Subsequently, Brubeck describe Williams "one of the greatest pianists I have ever heard," and McCoy Tyner was similarly impressed. Williams’ 2004 Grammy-nominated album Live at Yoshi’s, Vol 1, shows her deep absorption in jazz history, plus her characteristic whimsical pianistic wit. Yet, despite her dedicated efforts to study the genre – first, to the hipper sounds of Coltrane, Miles and Dolphy, before moving backwards to Monk and Garner to Fats Waller and James P Johnson – she rapidly felt disappointed with the jazz world.

After moving from Philadelphia to San Francisco, Williams met the great Mary Lou Williams. Buoyed up by the elder pianist's advice ("Don’t ever let anyone stop you"), she became a strident, public critic of her scene: of the meagre pay, the jazz "boys’ club," the "typical jazz socializing" – namely smoking and drinking as the key way of getting gigs – and of a profit-driven sector riding on the coattails of financially strained musicians.

"I am continually disappointed at the truth of the ‘jazz world’ and its inability to coordinate, express, and advocate for a set, any set, of core values," she stated in the album notes to her 2008 release Deep Monk. Likewise, the writing on her blog was eclectic, direct, expressly political and feminist, though she infrequently addressed her experiences as a trans individual. A commentator observed: "To add to the sexism … that drove her from her desired musical domain for a period, imagine what kind of inhumane bullshit she must have endured as a trans woman in the jazz scene of the early 80s."

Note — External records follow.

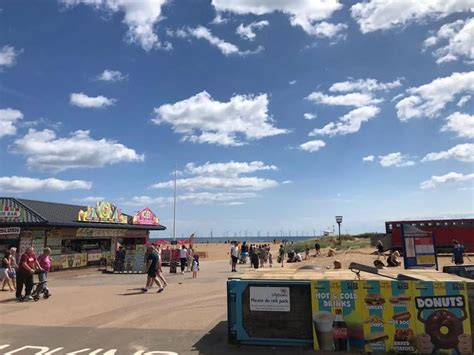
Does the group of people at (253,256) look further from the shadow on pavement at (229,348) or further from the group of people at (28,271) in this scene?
the shadow on pavement at (229,348)

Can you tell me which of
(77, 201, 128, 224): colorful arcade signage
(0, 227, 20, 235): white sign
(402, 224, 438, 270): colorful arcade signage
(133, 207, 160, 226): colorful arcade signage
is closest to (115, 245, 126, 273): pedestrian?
(77, 201, 128, 224): colorful arcade signage

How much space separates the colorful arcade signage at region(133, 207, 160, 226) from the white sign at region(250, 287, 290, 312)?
26291mm

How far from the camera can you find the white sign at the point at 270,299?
7883 millimetres

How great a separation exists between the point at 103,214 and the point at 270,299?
23.2 metres

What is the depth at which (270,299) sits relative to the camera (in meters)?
7.93

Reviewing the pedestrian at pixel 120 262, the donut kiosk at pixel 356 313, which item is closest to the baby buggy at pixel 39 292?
the donut kiosk at pixel 356 313

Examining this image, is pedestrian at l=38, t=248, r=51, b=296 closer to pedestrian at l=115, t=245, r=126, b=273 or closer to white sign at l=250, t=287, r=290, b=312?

The Path to Self-Sufficiency

The artist's trajectory arced towards self-sufficiency. Following a period in the bustling Bay Area scene, she relocated to smaller cities such as Sacramento and Santa Cruz, making a home in Portland in 1991, and later moving smaller still, to Yakima, Washington State, in the 2010s. Williams understood from the beginning the great promise of the internet

Gerald Delgado
Gerald Delgado

A tech enthusiast and gaming analyst with over a decade of experience covering digital trends and innovations.